La note de service concernant l’affectation des enseignants à St-Pierre et Miquelon et des CPE et Co-psy à Mayotte est parue au BO du 5 janvier 2006.

Les candidatures sont à saisir sur SIAT (www.education.gouv.fr, rubrique SIAT du 16 au 31 janvier 2006 pour les personnels résidant en métropole ou dans les DOM. Les collègues résidant à l’étranger ou en COM téléchargent un dossier papier de candidature sur www.education.gouv.fr rubrique « personnels, concours, carrières », puis « enseignants ».

Le dossier, édité sur papier dans tous les cas, doit être remis au chef d’établissement au plus tard le 1er février 2006.

 

A ce jour, le ministère n’est pas encore en mesure de communiquer le nombre de postes à pourvoir dans ces collectivités d’outre-mer. Nous rappelons cependant, que depuis 2003, aucun poste n’a été proposé à St-Pierre et Miquelon. Le séjour des fonctionnaires n’étant pas limité sur ce territoire, les besoins sont rares et souvent pourvus par des recrutements locaux.

La FPMN d’affectation aura lieu pendant le mouvement inter-académique, entre le 15 et le 24 mars 2006.

Téléchargez votre fiche syndicale sur www.hdf.snes.edu et envoyez-là au SNES hors de France – 46 avenue d’Ivry – 75647 PARIS cedex 13.

5. AEFE : postes résidents pour la rentrée 2006

La liste des postes vacants ou susceptibles d’être vacants sont publiés sur le site de l’AEFE (www.aefe.diplomatie.fr). Celle-ci n’est pas exhaustive et il est conseillé de consulter régulièrement le site.
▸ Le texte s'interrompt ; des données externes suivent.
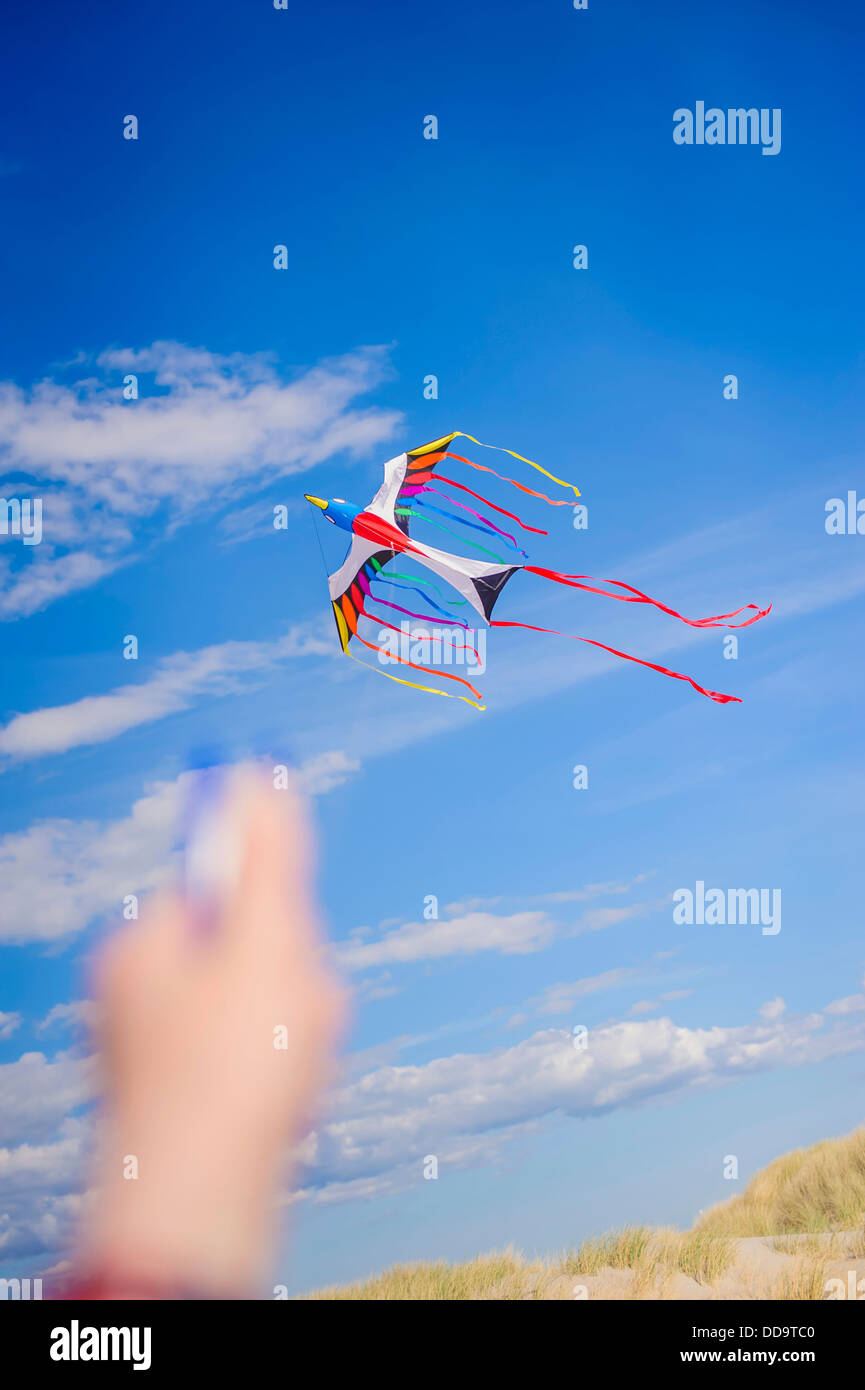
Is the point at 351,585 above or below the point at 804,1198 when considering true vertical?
above

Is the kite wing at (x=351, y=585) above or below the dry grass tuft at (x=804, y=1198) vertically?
above

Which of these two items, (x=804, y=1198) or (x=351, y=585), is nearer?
(x=804, y=1198)

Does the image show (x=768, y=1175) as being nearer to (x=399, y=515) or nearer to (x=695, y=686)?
(x=695, y=686)

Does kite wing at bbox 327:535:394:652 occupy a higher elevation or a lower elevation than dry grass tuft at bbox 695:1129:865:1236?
higher

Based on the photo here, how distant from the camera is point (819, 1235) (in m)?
24.2

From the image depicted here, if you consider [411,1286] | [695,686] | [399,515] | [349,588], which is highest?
[399,515]

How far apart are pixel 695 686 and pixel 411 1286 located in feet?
47.7

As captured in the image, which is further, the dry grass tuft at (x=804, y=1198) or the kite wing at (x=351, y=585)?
the kite wing at (x=351, y=585)

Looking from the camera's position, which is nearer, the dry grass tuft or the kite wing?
the dry grass tuft

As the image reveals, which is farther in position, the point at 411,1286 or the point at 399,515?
the point at 399,515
Nous vous rappelons que nos syndiqués peuvent s’adresser directement pour des informations complémentaires aux représentants SNES soit de l’établissement, soit du pays.

Les candidats à un poste de résident doivent adresser (par courrier doublé d’un envoi par télécopie ou courriel), avant la fin février, au chef d’établissement, un dossier comprenant une lettre de motivation, un C.V. et le cas échéant un rapport d’inspection.

Les candidatures sont examinées et classées par la Commission Consultative Paritaire Locale (CCPLA) qui se réunira en fonction des pays entre le 27 mars et le 2 avril 2006. Le SNES-FSU siège dans les CCPLA. Les collègues syndiqués candidats à des postes doivent donc prendre contact avec nos responsables de sections.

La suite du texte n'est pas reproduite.